One wouldn’t call the tone of the policy hawkish, but RBI Governor Sanjay Malhotra seems to be preparing the market for an extended pause before future rate hikes. At the moment, the overnight index swap (OIS) market, which reflects the future interest rate trajectory, is pricing in three rate hikes for the current year. That might be unlikely, but there could be rate hikes in future. When? Not too soon. The two-week ceasefire in the US-Israel-Iran war has changed the pitch, albeit for the time being. 
The 10-year bond yield dropped to 6.90 per cent, 14 basis points lower than Tuesday’s close. The rupee closed at 92.58 a dollar, 42 paise stronger. And equities roared. Though the policy was a non-event, the ceasefire announced on Wednesday cheered the markets. 
The MPC has recognised that the intensity and the duration of the West Asia conflict and its impact on the energy and other infrastructure are adding risks to both inflation and growth outlooks. At this juncture, the decision is to wait and watch the changing circumstances and the evolving growth-inflation outlook. The RBI will remain vigilant, closely monitoring incoming information and assessing the balance of risks.

◆ Entries provided
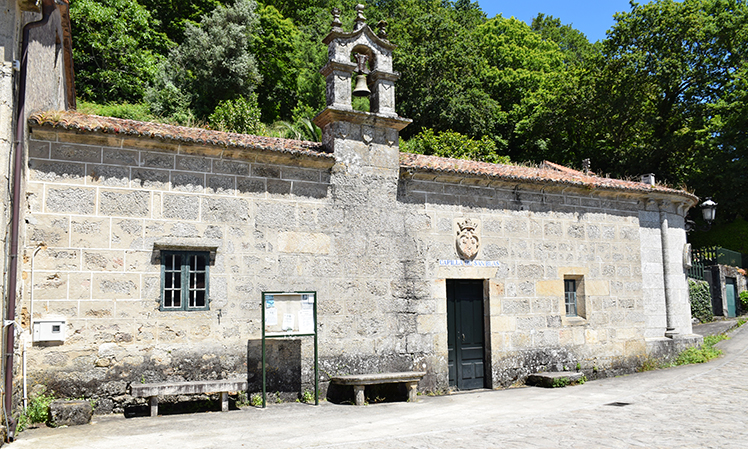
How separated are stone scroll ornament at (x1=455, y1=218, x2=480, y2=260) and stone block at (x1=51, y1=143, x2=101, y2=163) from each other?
6.30 m

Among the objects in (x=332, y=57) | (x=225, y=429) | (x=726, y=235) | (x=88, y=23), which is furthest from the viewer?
(x=726, y=235)

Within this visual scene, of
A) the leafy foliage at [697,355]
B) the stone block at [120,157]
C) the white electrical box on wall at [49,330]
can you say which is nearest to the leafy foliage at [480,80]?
the leafy foliage at [697,355]

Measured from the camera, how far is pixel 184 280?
8.59m

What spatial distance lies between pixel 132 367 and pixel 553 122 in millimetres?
26952

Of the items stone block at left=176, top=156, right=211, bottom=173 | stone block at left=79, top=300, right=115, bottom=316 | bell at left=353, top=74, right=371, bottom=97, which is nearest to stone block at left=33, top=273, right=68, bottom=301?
stone block at left=79, top=300, right=115, bottom=316

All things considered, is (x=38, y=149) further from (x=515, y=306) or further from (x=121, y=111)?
(x=121, y=111)

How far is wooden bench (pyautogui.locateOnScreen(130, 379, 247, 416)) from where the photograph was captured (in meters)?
7.80

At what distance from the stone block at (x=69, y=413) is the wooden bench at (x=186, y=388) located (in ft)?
2.01

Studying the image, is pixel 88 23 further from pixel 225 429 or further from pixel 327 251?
pixel 225 429

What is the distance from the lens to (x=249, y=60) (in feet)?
82.5

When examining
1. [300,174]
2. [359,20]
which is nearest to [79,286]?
[300,174]

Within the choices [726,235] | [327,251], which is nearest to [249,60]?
[327,251]

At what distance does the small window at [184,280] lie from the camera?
8.51m

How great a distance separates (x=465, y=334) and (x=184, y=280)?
5.36 metres
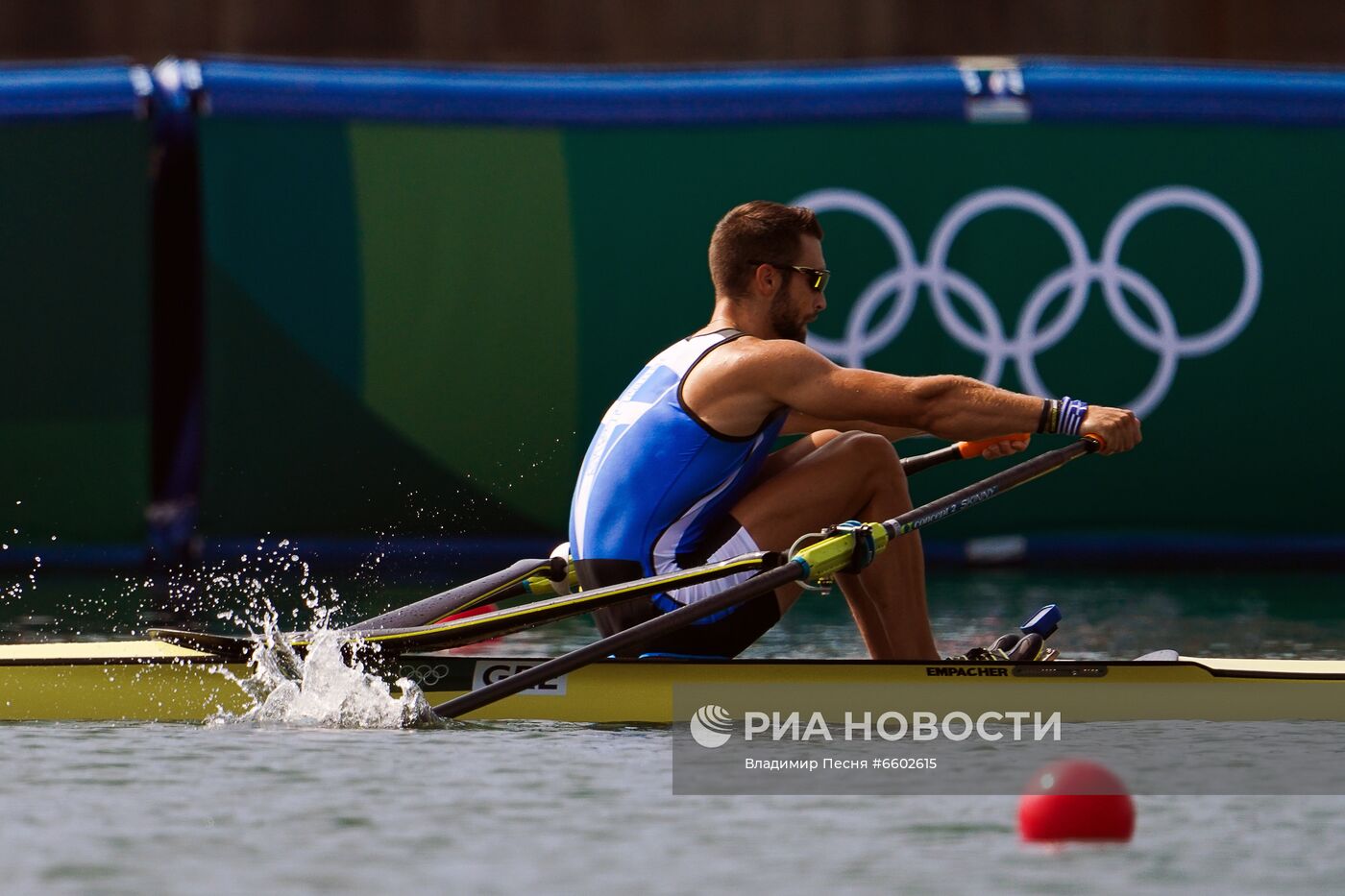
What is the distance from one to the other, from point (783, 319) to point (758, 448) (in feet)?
1.30

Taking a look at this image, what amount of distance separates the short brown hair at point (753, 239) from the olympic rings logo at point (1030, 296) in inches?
193

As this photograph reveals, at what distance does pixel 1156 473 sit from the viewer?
37.9 feet

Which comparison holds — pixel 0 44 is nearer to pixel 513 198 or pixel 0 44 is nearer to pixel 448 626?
pixel 513 198

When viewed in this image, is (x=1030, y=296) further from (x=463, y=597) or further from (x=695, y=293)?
(x=463, y=597)

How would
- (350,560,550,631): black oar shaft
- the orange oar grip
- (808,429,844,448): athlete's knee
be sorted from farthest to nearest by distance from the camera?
1. the orange oar grip
2. (350,560,550,631): black oar shaft
3. (808,429,844,448): athlete's knee

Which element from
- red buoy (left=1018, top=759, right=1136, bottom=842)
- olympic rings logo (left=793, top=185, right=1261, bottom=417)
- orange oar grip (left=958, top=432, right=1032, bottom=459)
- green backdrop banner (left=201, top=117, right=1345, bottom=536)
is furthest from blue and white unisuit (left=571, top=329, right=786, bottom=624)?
olympic rings logo (left=793, top=185, right=1261, bottom=417)

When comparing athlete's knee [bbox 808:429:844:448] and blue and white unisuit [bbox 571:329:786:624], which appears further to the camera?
athlete's knee [bbox 808:429:844:448]

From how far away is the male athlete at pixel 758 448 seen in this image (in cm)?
636

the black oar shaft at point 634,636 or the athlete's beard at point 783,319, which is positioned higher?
the athlete's beard at point 783,319

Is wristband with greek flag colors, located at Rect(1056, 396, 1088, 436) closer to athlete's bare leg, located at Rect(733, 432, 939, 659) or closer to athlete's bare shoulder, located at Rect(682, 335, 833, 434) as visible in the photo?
athlete's bare leg, located at Rect(733, 432, 939, 659)

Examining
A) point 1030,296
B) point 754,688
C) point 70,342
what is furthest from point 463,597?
point 1030,296

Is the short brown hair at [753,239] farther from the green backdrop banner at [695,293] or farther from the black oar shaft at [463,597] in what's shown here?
the green backdrop banner at [695,293]

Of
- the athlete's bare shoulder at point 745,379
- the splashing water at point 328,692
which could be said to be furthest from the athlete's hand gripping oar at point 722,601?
the athlete's bare shoulder at point 745,379

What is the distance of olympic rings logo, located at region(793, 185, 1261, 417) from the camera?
1150cm
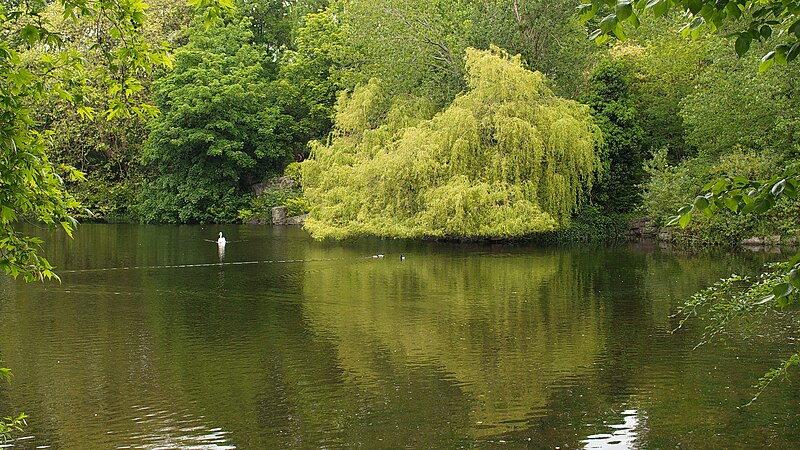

◆ Complete the following
(A) Answer the following questions using the passage on the RBI policy.
(i) How many rate hikes is the overnight index swap market pricing in for the current year?
(ii) At what rate against the dollar did the rupee close, and by how much stronger?
(iii) According to the MPC, the intensity and duration of the West Asia conflict are adding risks to which outlooks?
(B) Reproduce the passage on the RBI policy word for word, starting with "One wouldn’t call" and going on through "the time being.".

◆ Answer set
(A)
(i) Three rate hikes.
(ii) 92.58 a dollar, 42 paise stronger.
(iii) Both the inflation and growth outlooks.

(B)
One wouldn’t call the tone of the policy hawkish, but RBI Governor Sanjay Malhotra seems to be preparing the market for an extended pause before future rate hikes. At the moment, the overnight index swap (OIS) market, which reflects the future interest rate trajectory, is pricing in three rate hikes for the current year. That might be unlikely, but there could be rate hikes in future. When? Not too soon. The two-week ceasefire in the US-Israel-Iran war has changed the pitch, albeit for the time being.